Edit: Please note that this is still a work in progress, and it seems that some results were obtained by shear luck (as it happens in research). You are advised to read the comments for more updates.
Characterising the size of micro and nano-particles is important in many applications such as protein aggregation and complex fluids studies. For particles larger than about a micron, optical microscopy can be used in conjunction with image analysis softwares. For submicron particles however, more advanced and expensive techniques have to be employed such as electron microscopy or light scattering. In particular, Dynamic Light Scattering (DLS) is widely used for dilute particles suspensions. In DLS, particles size is back-calculated from the way light scattered from a laser beam evolves with time as particles undergo Brownian motion in the fluid. Typical commercial DLS equipments are expensive (typically over 40k£) because of the use of high quality lasers and detectors, allowing measurements over a broad range of particle sizes and concentrations. Some recent equipment can even determine the shape of non-spherical particles!
On the contrary, this project aims at exploring DLS principles and boundaries with low-cost components and open-source design. More broadly, we hope that this approach will also contribute to future projects involving light scattering or high frequency data logging.
IntroductionDynamic Light Scattering works as follows (see figure below): a laser beam is shone onto the sample and is scattered to all directions by the particles (particles dimensions are assumed to be smaller than the laser wavelength). The scattered light is collected at a specific angle from the beam (here 90°). Photons coming from different particles interfere in the detector to yield a specific intensity. Since particles in solutions undergo Brownian motion, this collected intensity varies with time and then size can be deconvoluted from the intensity time series.
The light collected at large angle from a transparent solution is really dim, so modern DLS equipments use expensive components such as high intensity lasers and single photon detectors to enhance their signal to noise ratio and enable an accurate measurement within minutes. This is critical for the smallest particles (a few nanometers) which tend to scatter the fewer light. Also, small particles move faster in solution, requiring high frequency signal sampling (up to 100 kHz). However, the aim of this project is to explore the technical boundaries of the DLS technique with accessible components, at the cost of longer measurement time, limited accuracy and reduced particle size range.
What will we try to measure?
Well-characterized high molecular weight proteins (spectrin) and fibres (cellulose) in solution will be studied in the first instance. Then other types of colloidal systems such as bovine milk and milk substitutes will be investigated.
Hardware design goals- Safety - The case fully encloses the system. The laser is turned off if the case is incidentally opened.
- Usability - Simple to measure a sample.
- Cost - Affordable components and 3d printed case.
- Portability - The device will be built around an Arduino board connected to a PC via a USB port, sending intensity time series. The software will be written in Python.
The image below shows the parts of the device. You may need to adapt some parts depending on your hardware (type of Arduino board, here for a RichUno, type of laser...).

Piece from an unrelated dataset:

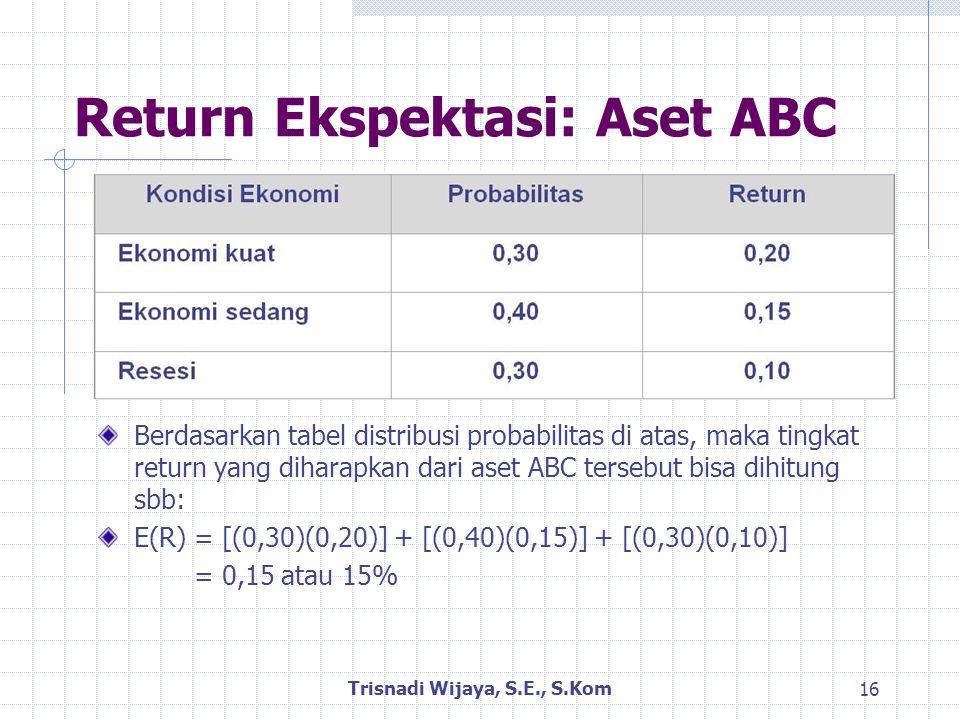 Return Ekspektasi: Aset ABC Berdasarkan tabel distribusi probabilitas di atas, maka tingkat return yang diharapkan dari aset ABC tersebut bisa dihitung sbb: E(R)= [(0,30)(0,20)] + [(0,40)(0,15)] + [(0,30)(0,10)] = 0,15 atau 15% Trisnadi Wijaya, S.E., S.Kom 16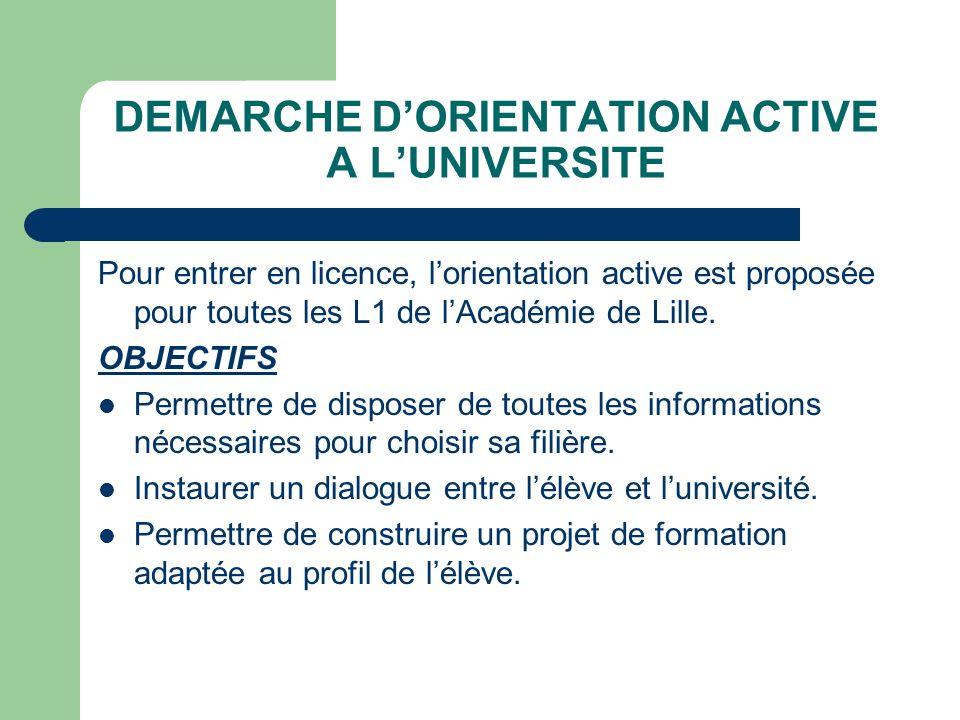 DEMARCHE DORIENTATION ACTIVE A LUNIVERSITE Pour entrer en licence, lorientation active est proposée pour toutes les L1 de lAcadémie de Lille. OBJECTIF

The top and bottom plates are laser cut from opaque sheets. We use white PMMA and spray black matt paint inside the cuvette chamber. Cutting directly from a dark matt material should be a better option. The other parts are 3D printed with black PLA. The heat sinks (Fischer Elektronik SK400-37,5SA) are fixed with double sided tape. One heat sink is used as a beam stopper, in a tilted position to direct the non absorbed beam out of the cuvette chamber. The other heat sink is placed next to the laser module, here in a rather inefficient way (the module should be touching it). But this is a low power laser, so it might be ok for now. The case is assembled with self-tapping screws, (No. 6 x 1/2in long).
Laser and safetyDirect viewing of laser diode emission may cause eye damage. Extreme care must be taken to prevent the beam from being viewed directly or through reflections. Wear protective glasses adapted the wavelength. If there are other people around in the same room they should be wearing protections too.
We use a 650nm 4.5mW laser module from Thorlabs (CPS650F), although cheaper alternatives might be available. The main benefits are that it comes with an integrated current driver and a focusing optics. We just need to provide 5V and since the max current drawn is 60mA, we can use the Vcc (or 5V) port from the Arduino.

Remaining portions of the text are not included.